■ Work instructions
1. For each statement below, (a) through (c), state whether it agrees with the passage on theatre artists. Answer yes or no and quote the deciding words of the passage.
(a) Aristotle regarded Thespis as the world's first actor.
(b) The passage states that Shakespeare definitely directed his own plays.
(c) Pablo Picasso designed scenery for theatre and dance.
2. Answer these questions from the passage on theatre artists, one per line and marked in the same way:
(a) Until which century was directing normally carried out by the playwright or leading actor?
(b) What phrase was used in France to ridicule the isolation brought about by specialization?
(c) Which two unions does the note on "Brotherhood" name?
3. From the passage on theatre artists, return the portion starting at "But all of this" and ending at "of Electrical Workers.", copied exactly.

■ Document text
Specialization existed in the past, of course, but not so rigidly. Thespis, whom Aristotle considered the world’s first actor, was also the playwright and director of his early Greek tragedies. Aeschylus and Sophocles wrote, directed and often acted in their plays, and designed them – and perhaps their stage machinery – as well. Shakespeare and Molière acted in their own works as well as the works of other writers; probably both also directed their plays – Molière definitely did. Indeed, until the twentieth century what is now called directing was in fact normally executed by the production’s playwright or leading actor.
So in contrast to their predecessors over the past two millennia, theatre artists today are also diversified professionally into separate artistic disciplines. This can lead to isolation of the various artists – what in France was ridiculed as the “arthritis of specialization” when it threatened to throttle the more free-form avant-garde theatre of the early years of the twentieth century, when distinguished easel painters, including Pierre Bonnard, Edouard Vuillard, and Pablo Picasso were routinely designing scenery for theatre and dance.
Finally, artists who hope to make a living in today’s highly mobile and geographically diversified theatre must become individually competitive if they hope to make a living. No longer able to rely on a family connection to begin or sustain their careers, today’s artists must compete avidly for a foot in the door, an audition or portfolio review, a production assignment, a union membership, and then continuing (and hopefully growing) recognition – in the press, in the media, and by word of mouth – on a larger and larger scale for the rest of their careers. Since today’s theatre is broad-based, they must embrace its diversity of locales, styles, and performative media. Which means that unless they snare a permanent position at a regional theatre, or national attention in film, television, or star assignment on Broadway, they must “go on the move,” competing to establish reputations in multiple media and separate locales. They must compete broadly for their livelihood, and they must do so throughout their careers. And they must make friends – without making rivals or enemies.
But all of this requires the most serious attention to “working together.”
For today, families don’t make theatre; theatre makes families.
* “Brotherhood” remains a term that designates certain unions, such as the United Brotherhood of Carpenters and the International Brotherhood of Electrical Workers.

■ Recorded data

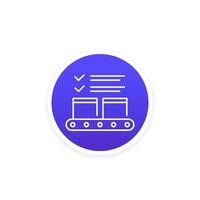 quality control in production icon, line design vector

■ Answers given
1.
(a) Yes: "Thespis, whom Aristotle considered the world’s first actor"
(b) No: "probably both also directed their plays – Molière definitely did"
(c) Yes: "distinguished easel painters, including Pierre Bonnard, Edouard Vuillard, and Pablo Picasso were routinely designing scenery for theatre and dance"

2.
(a) The twentieth century
(b) The “arthritis of specialization”
(c) The United Brotherhood of Carpenters and the International Brotherhood of Electrical Workers

3.
But all of this requires the most serious attention to “working together.”
For today, families don’t make theatre; theatre makes families.
* “Brotherhood” remains a term that designates certain unions, such as the United Brotherhood of Carpenters and the International Brotherhood of Electrical Workers.